While at times the dialogue of the narrator and the unnamed correspondent seems grounded in reality, with details like “It was already November when he wrote again” and “Before the correspondence slowed that fall,” the end of the poem calls this reality into question in a way that makes the reader want to go back and read it from the beginning. 

The narrator writes, “It was painful to imagine that someone I had imagined had imagined me, and could simply stop, leaving me stranded, without oxygen, like an astronaut alone in deep space.” Suddenly a mysterious and often philosophical back-and-forth between two unknown characters becomes a meditation on the nature of reality itself. Chiasson asks us if we even exist if we do not exist in the minds of others: “Now, since he was gone, I was gone, and since I was gone, he was gone.”

After indirectly posing this question, Chiasson proceeds to directly involve the reader. He transitions to the use of “you,” a subtle grammatical shift that could be overlooked because it is often used as a general term instead of a specific one, especially in the context of a poetry collection. However, Chiasson quickly makes it clear that he means you, the person literally reading his words at that instant. He is wittily self-referential, writing, “By the way: I know what you know about me. / And by I, I mean me, the author, Dan.” 

He goes on to speak in an even more direct way to the reader, creating intimate moments that shock you into understanding. These are not just vague allusions to the author-reader relationship; Chiasson is specific and pointed, asking, “if the reader will please turn over / her hands to expose her palms / I will do so too and together, stranger / together we shall contemplate enormity.” 

Chiasson’s careful manipulation of reality and exploitation of the author-reader relationship create a space where the reader is an active participant in the poetry. We never know when the author will turn to us and expect us to contemplate our relationship with him next. As a result, we are always on edge, waiting to be written into the poem once again. 

At some point, we realize that the initial question — do we exist only if someone else is imagining us? — is answered by our own participation in the poetry. Chiasson writes, “if the reader will now step away from the page / if the reader will now step away from the screen / together we will ponder who imagined whom,” thus implicating us, the reader, in the central philosophical question. 

By digging deeper into the complexities of the author-reader relationship — the pact that is made between reader and author to agree to a shared reality, the relinquishment of the reader’s own reality and yielding to the author’s — Chiasson manages to take us one step further into his philosophical meditation by making the reader a participant. 

Focusing solely on Chiasson’s philosophical overtones would be a disservice to his writing, however. He is also incredibly talented in the most basic poetic skillset: simply creating beautiful and moving turns of phrase. These include lines like “this chain-link conundrum / made space-time belly flop,” and “A beetle polishes its psychedelic shell. / Fireflies splatter-paint the night.” He breaks new lyrical ground in subjects well-trodden by many poets before him with such eloquent phrases as “galaxies ejaculate / in acid trips of death and birth” and “annihilation in her prom dress / greets her platonic date, despair.” 

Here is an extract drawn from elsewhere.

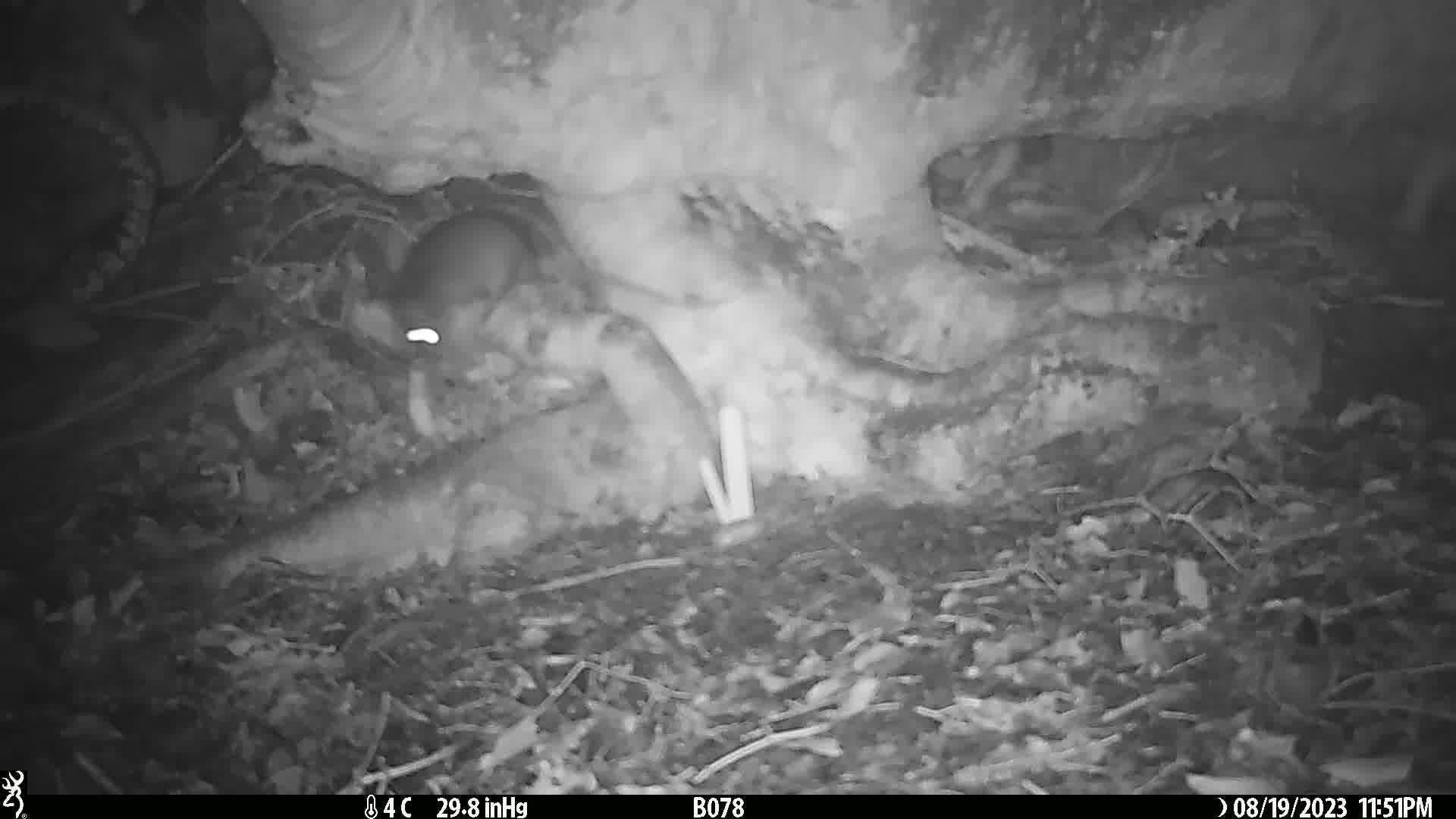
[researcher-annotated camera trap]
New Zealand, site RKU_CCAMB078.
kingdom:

None of this is to say that Chiasson’s poetry is immediately evident in its meaning. In fact, most of the time, it feels impenetrable — but not in a frustrating way. It is exciting to read poetry that is so fantastically incomprehensible. It’s reassuring to know that we do not know everything yet, that there are some things that remain tantalizingly out of reach. 

Perhaps this is a poetry book that I will return to in 10 or 20 years and understand much more deeply than I do now. Maybe it will always remain somewhat of a mystery to me, evasive of my every attempt at definition. Either way, it will be one I revisit.